> _EXCERPTED PASSAGE_:
━━━━━━

We conducted Wizard of Oz and AB user testing throughout the design process.
Personality test in the beginning.
Customization to user needs.
Would use this more as a social media
Base the curation on my personality not my interests.
Hesitation to share my location all of the time.
Wants a landing that is more social-oriented
Ability to manually add friends
Connection to Facebook friends
Ability to upload photos when checking in
Dark mode might be hard to see out and about
Social landing screen & Light mode
Updated personalized questionnaire
Transparency on data usage
Integration for smaller events
V1 - V4 of Home Screen UI
User testing was conducted at multiple stages of the design process. Throughout the sprint, the place playlists took a higher priority on the homepage.
Opportunities for Users' Growth
The project started off with a conversation on how our users can grow as an individual and as a part of their new community. We found ways to tackle both.
See where you can go and what’s around you.
See what places you’ve been to in your city.
View your metrics, such as places visited, what’s on your wishlist, etc.
Show other friends where you’ve been and where you want to go - it’s a conversation starter!

━━━━━━

> _THE DATA_:
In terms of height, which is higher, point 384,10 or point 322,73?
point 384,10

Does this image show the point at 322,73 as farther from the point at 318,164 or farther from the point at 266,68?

━━━━━━

> _WORK REQUIRED_: Extend the app design case study beyond its final line.

> _OUTPUT BELOW_:
Show your loyalty to a place or business.
These are the main features we decided on as a team for the MVP of Pocket
Grow on your own.
Adapt to your lifestyle.
Your map offers personality based recommendations for finding your next spot, while keeping track of your past adventures.
Explore your own space.
On your own terms.
Pocket will match you with the perfect places to spend your time, aligning with your mood, interests, and free time.
Step outside your comfort zone.
Meet others along the way.
By merging your interests with your friends, Pocket is the best solution for planning activities that everyone feels involved in.
Find your style.
Choose your theme.
Show off your flair with customized map designs. Everyone’s different, and your map can be too.
Explore all day...
And all night.
The dynamic light-dark themes ensure that your next adventure will always be easy on the eyes.
Access pocket anywhere.
On any device.
Pocket is accessible through mobile and desktop devices; Discover from anywhere at any time.
In onboarding , uses can create an account or sign in with Facebook, Google, or Apple. Pocket gives an overview on how location data will be used. From there, the user can add friends through Facebook. After the account setup, a short, optional, personality quiz is given to help with the first set of recommendations.
The home page is constantly being generated with tailored content for the user based on their likes and needs.
Map & Wishlist
My map is used to capture a user’s favorite spot that can be shared with friends or saved just for you. Maps can be displayed on a map or in a list view depending on the user's preference. Users can easily save places they wish to go to their wishlist.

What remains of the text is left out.